Lucien Laby, né en 1892 et mort en 1982, est un médecin et dessinateur français, qui a laissé de nombreux carnets rédigés ou dessinés de son expérience du front pendant la Grande Guerre, ensemble publié par l'historien Stéphane Audoin-Rouzeau[1].
Fils d’un pharmacien ayant officié à Reims, Lucien Laby réside près d’Amiens dans la Somme lorsque la guerre éclate. Effectuant ses études à l’École de santé militaire de Lyon, il est mobilisé au titre de médecin auxiliaire dans la 56e division d’infanterie de réserve, avec le groupe des brancardiers divisionnaires.
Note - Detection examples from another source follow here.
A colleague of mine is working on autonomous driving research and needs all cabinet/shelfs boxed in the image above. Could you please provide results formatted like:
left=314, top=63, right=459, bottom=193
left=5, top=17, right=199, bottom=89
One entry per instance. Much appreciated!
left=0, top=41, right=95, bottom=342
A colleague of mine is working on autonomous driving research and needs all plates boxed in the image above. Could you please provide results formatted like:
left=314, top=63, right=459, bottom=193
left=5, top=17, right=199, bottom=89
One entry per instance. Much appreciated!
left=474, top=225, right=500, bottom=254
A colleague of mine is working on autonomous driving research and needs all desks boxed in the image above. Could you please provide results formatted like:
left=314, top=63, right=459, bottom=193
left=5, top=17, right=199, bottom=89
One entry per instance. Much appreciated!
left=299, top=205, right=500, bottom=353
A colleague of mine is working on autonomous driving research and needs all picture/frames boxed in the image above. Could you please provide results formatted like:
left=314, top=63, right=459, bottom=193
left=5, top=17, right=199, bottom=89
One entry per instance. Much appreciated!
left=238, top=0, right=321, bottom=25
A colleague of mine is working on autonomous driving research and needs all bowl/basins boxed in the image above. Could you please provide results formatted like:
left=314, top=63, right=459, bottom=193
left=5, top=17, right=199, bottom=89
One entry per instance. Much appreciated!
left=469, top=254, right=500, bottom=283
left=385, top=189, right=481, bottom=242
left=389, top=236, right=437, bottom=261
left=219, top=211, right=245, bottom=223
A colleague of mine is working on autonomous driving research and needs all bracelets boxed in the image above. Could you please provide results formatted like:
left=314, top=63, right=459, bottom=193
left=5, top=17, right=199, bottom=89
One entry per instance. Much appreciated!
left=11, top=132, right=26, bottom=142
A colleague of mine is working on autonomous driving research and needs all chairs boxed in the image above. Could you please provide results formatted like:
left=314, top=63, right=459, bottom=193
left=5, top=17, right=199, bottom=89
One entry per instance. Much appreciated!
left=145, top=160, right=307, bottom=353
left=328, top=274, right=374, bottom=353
Le jeune aspirant, comme des millions d’autres soldats, accompagne les pires batailles de la Grande Guerre. À partir d’, le voilà médecin de bataillon, chargé des premiers soins et des évacuations depuis les postes de secours à l’arrière des premières lignes. On le retrouve au cœur de l’offensive de Champagne, dans la bataille de Verdun, dans la Somme, sur le Chemin des Dames (Aisne) en 1917, année qui le voit s’éloigner du front puisqu’il est affecté à une ambulance chirurgicale automobile, activité «embusquée» - selon Laby - par excellence[2].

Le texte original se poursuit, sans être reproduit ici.